On 21 December 2010, Griffiths was convicted of all three murders after pleading guilty. He was sentenced to a whole life tariff. While in prison, Griffiths has attempted suicide on several occasions. He has also been on a 2 month hunger strike, during which time he avoided contact with other people.
Post trial statements
Griffiths' criminal history included a 3-year sentence, when aged 17, for an unprovoked knife attack on a supermarket manager. Whilst in custody he stated that he saw himself becoming a murderer, and psychiatrists warned that he fantasised about becoming a serial killer. In 1991 he was diagnosed as a "schizoid psychopath" and the following year received a 2-year prison sentence for holding a knife to the throat of a girl.
Police had been watching Griffiths for two years before he killed his victims and had already seized hunting weapons. The police contacted the housing association which owns the flat in which Griffiths lived after Griffiths was observed reading books on dismemberment. The housing association shared the police's concerns and fitted a better CCTV system in anticipation of an incident. At the time of the murders, police had no evidence for an Anti-Social Behaviour Order.

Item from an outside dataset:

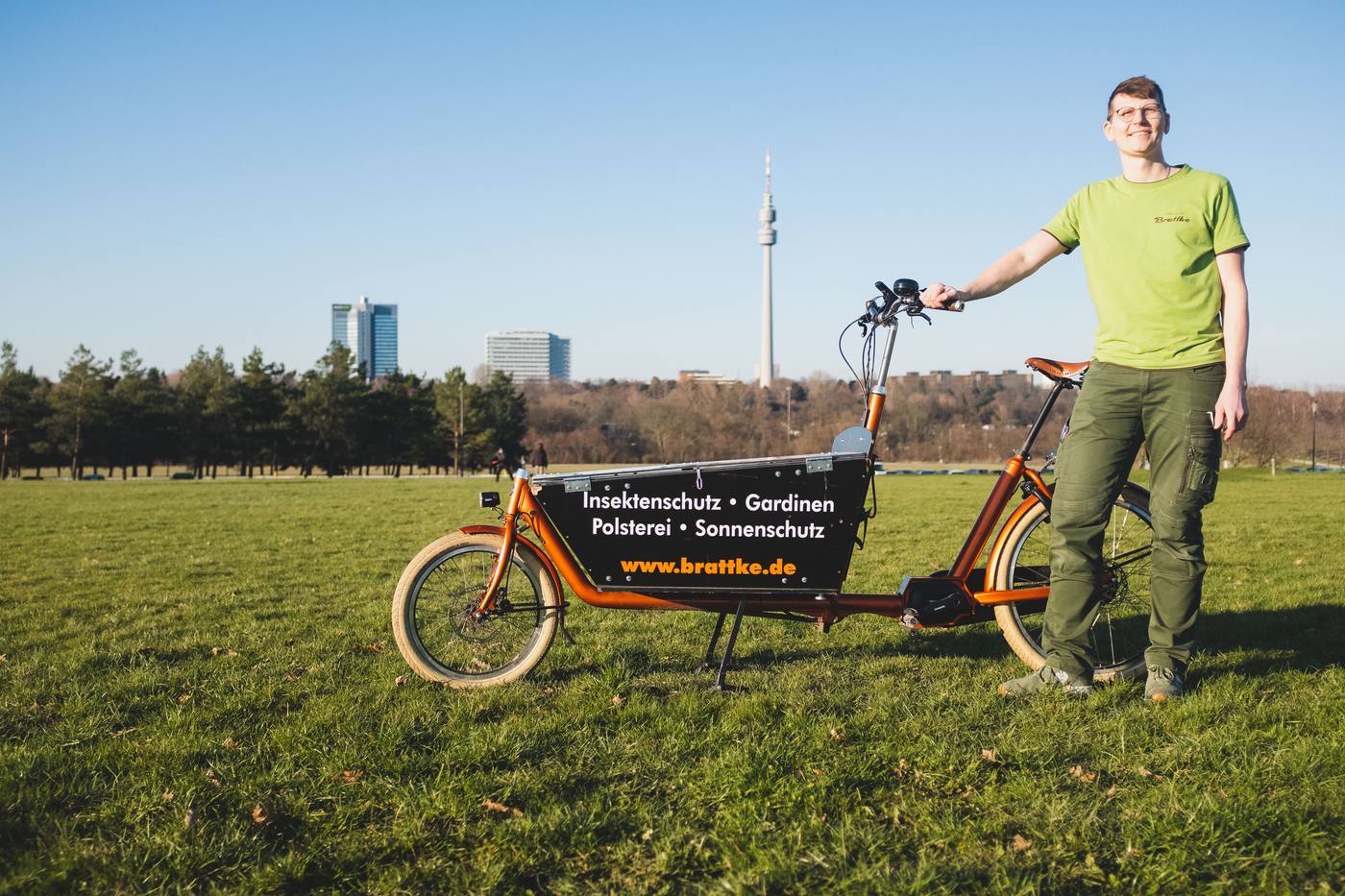 Knut Brattke steht neben dem orangen Lastenrad seines Betriebs, im Hintergrund der Florianturm in Dortmund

David Cameron, the new Conservative prime minister, said the murders were a "terrible shock". He said the decriminalization of prostitution should be "looked at again", but he also added that: "I don't think we should jump to conclusions on this - there are all sorts of problems that decriminalisation would bring." Later, aides close to Cameron strongly insisted he was not suggesting prostitution should be legalised and was more concerned with addressing the social problems surrounding it such as encouraging agencies to work together to help women off the streets or to combat drug addiction. Cameron has also called for tougher action on kerb-crawling and drug abuse. The debate as to whether a change in the law would protect prostitutes continues.